Japan’s Upper House Election

Q1: What was at stake in this election?

A1: Half of the 242 seats in the Upper House of the Diet (parliament) were in play for the July 11 election. The Democratic Party of Japan (DPJ) was not at risk of losing power because it secured a majority in the more powerful Lower House during elections last summer, but the hope was that a solid performance in the Upper House election would smooth passage of its legislative agenda. The prospects for victory were encouraging last fall when the public was starving for political leadership and rallied behind the DPJ’s slogan of “change,” but Yukio Hatoyama squandered that mandate and resigned as prime minister in early June after just eight months in office. His successor, Naoto Kan, faced an uphill battle and had just six weeks to reestablish momentum.
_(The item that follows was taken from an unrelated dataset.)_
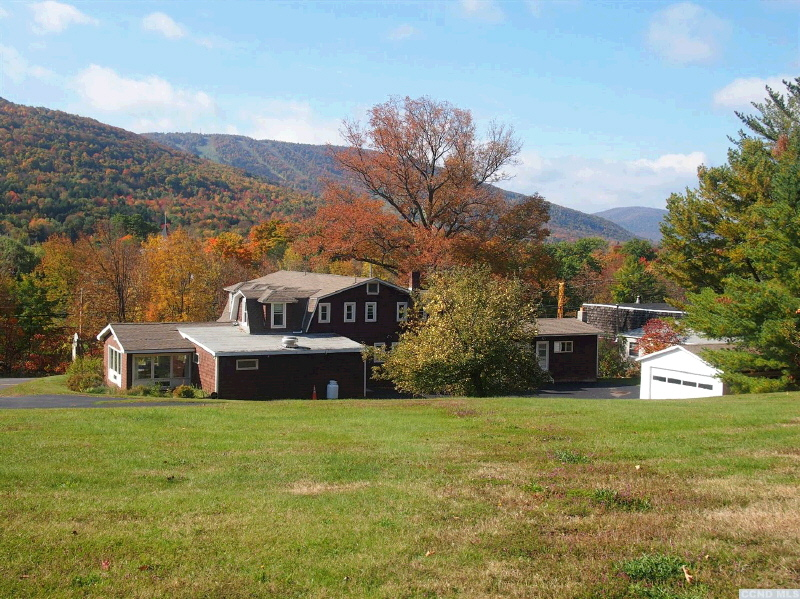 5088 Route 23, Windham, NY 12496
Q2: Why did the DPJ fare so poorly?
A2: The DPJ fell well short of its objectives and needs 12 additional seats to secure a majority in the Upper House. Kan would have to form a coalition with at least two small parties to cross that threshold, but as of this writing, none had expressed interest. The DPJ comes out of the election in a defensive position less than a year after it was poised for an extended period of majority rule. Part of the blame rests with Hatoyama, whose approval rating nose-dived due mainly to a funding scandal and a failure to follow through on a promise to remove a controversial U.S. military base, Marine Corps Air Station Futenma, from Okinawa. Some analysts also point to Kan, who got an early boost after taking over but lost ground in public opinion polls after hinting at tax increases to curb public debt. Another factor is the public’s tendency to use Upper House elections as checks on government power. The outcome can also be attributed fundamentally to a lack of experience; the DPJ had never governed prior to last year.
Q3: What are the implications for Japanese politics and U.S.-Japan relations?
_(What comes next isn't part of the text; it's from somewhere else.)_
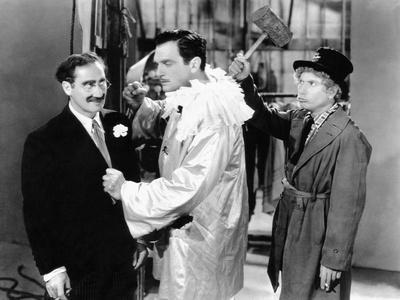 A Night at the Opera, Groucho Marx, Walter Woolf King, Harpo Marx, 1935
A3: The result of Japan’s Upper House election may condemn Japan to another year or more of weak and uncertain coalition government—or worse, a “twisted Diet” in which the opposition controls the Upper House and blocks legislation until the ruling government collapses. The result was also discouraging because it represented a backlash against Kan’s honest if clumsy attempt to begin talking about real choices Japan must make with respect to its fiscal situation—in particular the need to raise the consumption tax. Hopefully, this will not mean a return to the economic populism of the Hatoyama era, though Ichiro Ozawa may be tempted to return to those themes as he makes a bid to unseat Kan in the DPJ presidential election in September. The weak leadership result from the election also keeps the Futenma situation in continued jeopardy, since Hatoyama’s tenure significantly complicated the politics of the issue in Okinawa; it will take strong leadership from Tokyo to soothe things and move ahead with the plan for realigning U.S. bases on the island.
Q4: Bottom line?
A4: The Upper House election was a major disappointment for the DPJ and confirmed that the only constant in Japanese politics right now is instability. The one good thing that can be said is that the democratic process may be forcing the creative destruction necessary before Japan moves to the kind of party realignment that will allow more stable governments to take form.
Michael J. Green holds the Japan Chair at the Center for Strategic and International Studies (CSIS) in Washington, D.C. Nicholas Szechenyi is deputy director and fellow with the Office of the Japan Chair at CSIS.